By Selamawit Kidane
More than a decade ago, I had my first conversation with a new supervisor. As we set out our expectations, I hoped for clear guidance and a positive work environment. She, in turn, outlined a few fundamental principles—one of which she emphasized above all: she would not tolerate gossip.
She was direct. “As in many organizations, especially large ones, there will be a temptation to gossip—about colleagues, about leadership, even about the organization itself.”
She then shared her approach. When faced with gossip, she did one of two things: she either changed the subject immediately or made it clear that she was not interested in discussing others. “You can adopt one of these techniques,” she advised, “or develop your own. But whatever you do, never engage in gossip—about anyone or about the organization.”
That conversation stayed with me.
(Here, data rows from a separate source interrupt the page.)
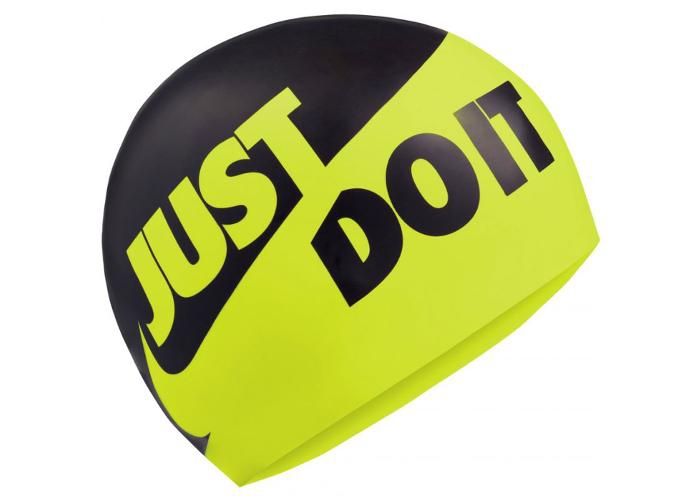 Шапочка для плавания для взрослых Nike Os Slogan увеличить
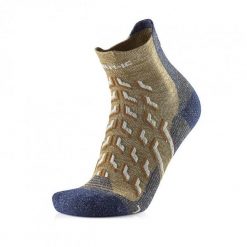 Skarpety trekkingowe dla doroslych Therm-ic Trekking Cool Ankle wysokosc kostki. Niebieskie skarpetki damskie THERM-IC, bez wzorów, z bawełny. Za 97.00 zł.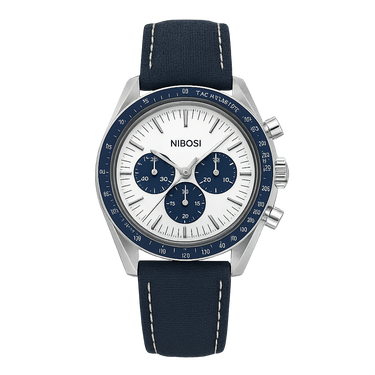 Watch Nibosi Silver Steel Select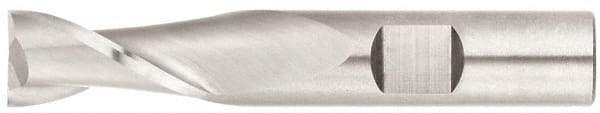 Niagara Cutter - 5/16", 13/16" LOC, 5/16" Shank Diam, 2-1/2" OAL, 2 Flute, Solid Carbide Square End Mill - Single End, TiAlN Finish, Spiral Flute, 30° Helix, Centercutting, Right Hand Cut, Right Hand Flute, Series CNC230 - USA Tool & Supply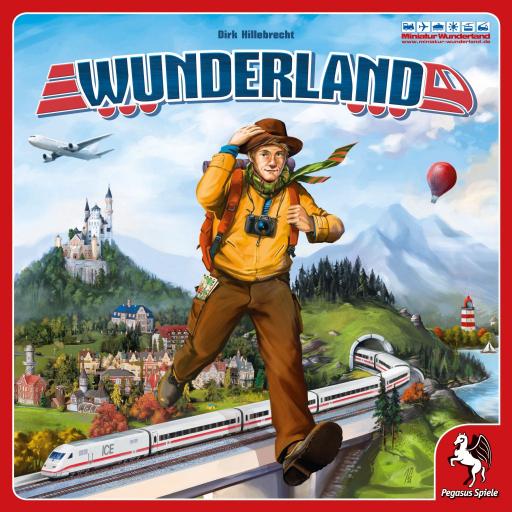 Imagen de juego de mesa: «Wunderland»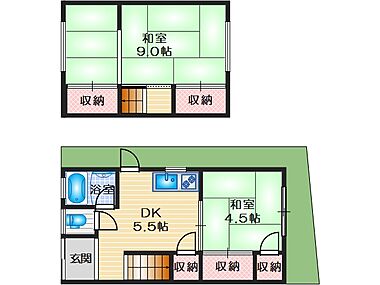 間取り：227092030253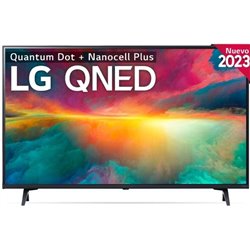 Televisor LG QNED 43QNED756RA 43'/ Ultra HD 4K/ Smart TV/ WiFi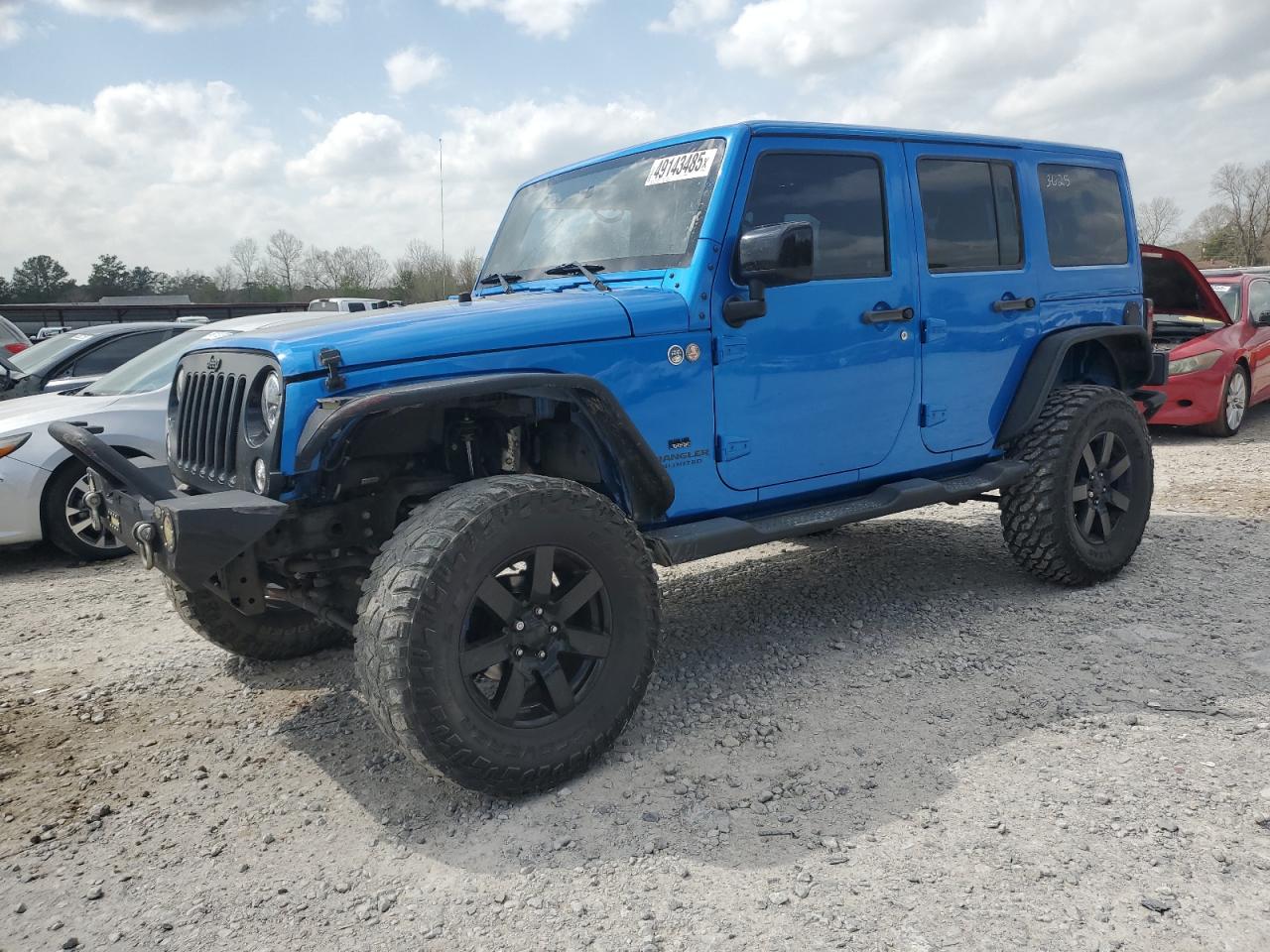 JEEP WRANGLER S 2014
Over the years, I have struggled—sometimes failing, sometimes succeeding—but the lesson remains imprinted in my mind.
Gossip is often dismissed as trivial chatter. But in reality, it is one of the most damaging habits in any workplace. It erodes trust, sows discord, and undermines professional relationships. A toxic work culture, once established, can cripple an organization from within.
Chris Genasi, in Winning Reputations, argues that internal communication plays a crucial role in preventing gossip. He describes what he calls “reputation architecture,” emphasizing that employees are the final link in a company’s brand experience. No matter how much a company invests in its products or services, if an employee projects negativity—whether through gossip or poor attitude—the company’s reputation suffers.
Beyond the workplace, the act of gossiping carries a deeper ethical cost. Slander, I believe, is even more destructive than many other offenses because it stems from pride—the most insidious of human flaws. Pride breeds judgment, and judgment fosters division. The moment we indulge in gossip, we place ourselves in a position of moral superiority, condemning others without reflection on our own shortcomings.
Of course, judgment has its rightful place. Judges, for example, are tasked with upholding the law, free from personal bias or external influence. The Ethiopian constitution enshrines this principle, requiring judges to act with integrity, independent of political or religious leanings. Similarly, the legal profession holds advocates to a standard of honesty, requiring them to defend their clients within the bounds of the law. The press, too, plays a role in shaping public discourse, scrutinizing power, and holding institutions accountable. But in everyday life, outside these formal structures, judgment often takes a darker form—one rooted in personal grievances rather than principle.
For anyone striving for personal growth, resisting the urge to gossip is an invaluable practice. The more we focus on our own flaws and work to improve them, the less time and inclination we have to dissect the lives of others. In doing so, we not only elevate ourselves but also contribute to a culture of trust and respect.
We live in an interdependent world, where cooperation is essential. Trust is the foundation of any successful relationship—whether professional or personal. And few things destroy trust more swiftly than gossip. Yet, abstaining from it costs nothing.
Avoiding gossip may seem like a simple virtue, but its impact is profound. It fosters lasting peace, strengthens relationships, and ultimately builds stronger communities. As for me, I remain in a constant struggle to resist the urge to judge others. Instead, I try to remember my own failures—the ones that remind me that I have no right to condemn anyone but myself.